Amid pressure to form a unity government capable of defeating Isis militants, Iraq’s parliament has officially named Haider al-Abadi as prime minister and approved most of his Cabinet appointments.

The interior and defence minister positions, however, both remained unfilled, with Mr al-Abadi saying he needed an extra week to make the two appointments.

In a move apparently designed to enhance a sense of non-sectarian national unity, Salih al-Mutlak, a Sunni, and Hoshyar Zebari, the Kurdish former Foreign Minister, were made deputy prime ministers.
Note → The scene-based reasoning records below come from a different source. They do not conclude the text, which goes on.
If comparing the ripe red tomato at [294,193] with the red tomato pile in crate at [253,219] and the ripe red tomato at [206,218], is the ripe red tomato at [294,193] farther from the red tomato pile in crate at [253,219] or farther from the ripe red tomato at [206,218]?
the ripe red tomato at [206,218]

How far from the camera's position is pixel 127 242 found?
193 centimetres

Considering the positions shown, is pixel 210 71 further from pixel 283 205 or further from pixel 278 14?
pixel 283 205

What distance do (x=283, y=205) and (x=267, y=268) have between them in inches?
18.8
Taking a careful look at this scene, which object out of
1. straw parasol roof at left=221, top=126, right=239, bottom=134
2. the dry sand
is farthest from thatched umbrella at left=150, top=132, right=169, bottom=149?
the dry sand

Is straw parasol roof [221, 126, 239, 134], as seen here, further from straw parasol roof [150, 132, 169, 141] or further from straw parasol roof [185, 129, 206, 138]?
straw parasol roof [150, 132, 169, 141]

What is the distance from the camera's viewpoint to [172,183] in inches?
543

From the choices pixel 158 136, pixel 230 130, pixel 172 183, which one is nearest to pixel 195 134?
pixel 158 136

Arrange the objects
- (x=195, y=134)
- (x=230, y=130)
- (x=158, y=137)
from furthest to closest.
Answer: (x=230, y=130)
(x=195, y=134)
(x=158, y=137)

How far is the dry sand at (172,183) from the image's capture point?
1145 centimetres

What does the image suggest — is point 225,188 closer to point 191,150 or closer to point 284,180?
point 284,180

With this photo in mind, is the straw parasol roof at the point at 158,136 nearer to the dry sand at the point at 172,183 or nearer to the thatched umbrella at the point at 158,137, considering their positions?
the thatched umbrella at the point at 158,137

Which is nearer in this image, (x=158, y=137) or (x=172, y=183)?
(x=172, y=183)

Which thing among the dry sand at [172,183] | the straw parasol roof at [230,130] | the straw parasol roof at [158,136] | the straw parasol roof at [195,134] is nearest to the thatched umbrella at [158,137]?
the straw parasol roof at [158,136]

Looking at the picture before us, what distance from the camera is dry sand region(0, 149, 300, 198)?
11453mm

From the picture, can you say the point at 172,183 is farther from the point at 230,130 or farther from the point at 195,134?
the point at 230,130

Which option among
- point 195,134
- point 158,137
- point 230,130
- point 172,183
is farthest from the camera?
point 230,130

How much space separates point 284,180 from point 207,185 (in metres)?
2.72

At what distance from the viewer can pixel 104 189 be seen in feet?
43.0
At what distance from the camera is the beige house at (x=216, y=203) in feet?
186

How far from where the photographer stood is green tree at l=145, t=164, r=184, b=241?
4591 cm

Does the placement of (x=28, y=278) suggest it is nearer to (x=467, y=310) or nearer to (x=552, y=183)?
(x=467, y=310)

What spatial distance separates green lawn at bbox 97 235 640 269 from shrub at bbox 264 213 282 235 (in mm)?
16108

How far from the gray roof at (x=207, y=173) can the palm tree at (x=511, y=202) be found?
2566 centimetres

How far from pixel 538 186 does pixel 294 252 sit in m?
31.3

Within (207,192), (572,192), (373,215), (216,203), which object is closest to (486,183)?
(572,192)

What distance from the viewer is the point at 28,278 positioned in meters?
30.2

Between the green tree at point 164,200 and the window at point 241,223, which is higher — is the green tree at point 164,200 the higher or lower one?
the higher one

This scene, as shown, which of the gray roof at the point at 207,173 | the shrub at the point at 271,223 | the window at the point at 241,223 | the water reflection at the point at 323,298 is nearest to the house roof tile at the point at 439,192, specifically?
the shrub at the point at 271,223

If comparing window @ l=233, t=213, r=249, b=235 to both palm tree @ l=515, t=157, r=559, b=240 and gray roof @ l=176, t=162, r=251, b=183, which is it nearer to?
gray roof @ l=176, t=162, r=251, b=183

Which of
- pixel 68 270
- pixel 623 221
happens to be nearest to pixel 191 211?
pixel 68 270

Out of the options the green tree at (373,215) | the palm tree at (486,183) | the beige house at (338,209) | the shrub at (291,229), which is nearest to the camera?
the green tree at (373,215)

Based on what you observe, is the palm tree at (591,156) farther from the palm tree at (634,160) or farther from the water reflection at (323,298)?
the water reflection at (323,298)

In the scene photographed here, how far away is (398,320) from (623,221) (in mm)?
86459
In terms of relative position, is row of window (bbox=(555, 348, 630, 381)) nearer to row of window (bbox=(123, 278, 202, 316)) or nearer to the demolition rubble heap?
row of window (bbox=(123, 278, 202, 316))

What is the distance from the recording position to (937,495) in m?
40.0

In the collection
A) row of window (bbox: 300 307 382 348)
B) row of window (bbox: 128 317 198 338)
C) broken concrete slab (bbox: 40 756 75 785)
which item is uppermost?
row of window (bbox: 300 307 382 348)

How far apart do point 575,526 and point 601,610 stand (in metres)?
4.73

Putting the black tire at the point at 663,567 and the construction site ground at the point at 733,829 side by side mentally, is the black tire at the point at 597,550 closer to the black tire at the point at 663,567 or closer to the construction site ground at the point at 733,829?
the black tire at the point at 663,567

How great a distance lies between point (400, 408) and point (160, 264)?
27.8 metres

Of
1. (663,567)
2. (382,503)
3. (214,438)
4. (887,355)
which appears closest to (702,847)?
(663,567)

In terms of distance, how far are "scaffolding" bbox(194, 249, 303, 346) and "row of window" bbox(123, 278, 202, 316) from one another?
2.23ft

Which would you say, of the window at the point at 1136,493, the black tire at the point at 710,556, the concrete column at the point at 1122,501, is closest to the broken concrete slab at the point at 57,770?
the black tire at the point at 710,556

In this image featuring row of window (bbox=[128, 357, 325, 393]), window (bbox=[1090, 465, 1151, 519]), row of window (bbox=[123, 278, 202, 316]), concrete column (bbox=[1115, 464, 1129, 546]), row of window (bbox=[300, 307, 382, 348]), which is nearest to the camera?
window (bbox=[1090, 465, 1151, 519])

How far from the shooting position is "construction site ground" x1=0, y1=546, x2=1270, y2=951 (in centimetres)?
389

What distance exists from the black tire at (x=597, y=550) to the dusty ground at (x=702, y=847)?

The US, Britain and other countries have been pushing for a more representative government that will ease anger among Sunnis, who felt marginalized by outgoing prime minister Nouri al-Maliki's administration.  Many observers have said that this sense of alienation helped make it easier for the Sunni extremists of ISIL to make dramatic advances in Iraq.


John Kerry, the U.S. Secretary of State hailed the formation of a new government in Baghdad as "a major milestone" for Iraq.

He said: "Overcoming the obstacle of ethnic and sectarian divides, the Iraqi parliament approved a new and inclusive government, one that has the potential to unite all of Iraq's diverse communities for a strong Iraq, a united Iraq, and to give those communities the chance to build the future that all Iraqis desire and deserve."

Mr Kerry said he would travel to the Middle East on Tuesday "to build the broadest possible coalition of partners around the globe to confront, degrade and ultimately defeat ISIL."

Mr al-Abadi told members of the Iraqi parliament that he would "back the military operations in all the areas of confrontation against the armed gangs and the forces of terrorism till victory is achieved."

President Barack Obama phoned the new Iraqi prime minister on Monday to discuss Washington's commitment to help Baghdad's new government fight Islamic State militants.

A White House spokesman said President Obama and Mr al-Abadi “agreed on the importance of having the new Iraqi government quickly take concrete steps to address the aspirations and legitimate grievances of the Iraqi people.

"The prime minister expressed his commitment to work with all communities in Iraq as well as regional and international partners to strengthen Iraq's capabilities to fight against this common enemy."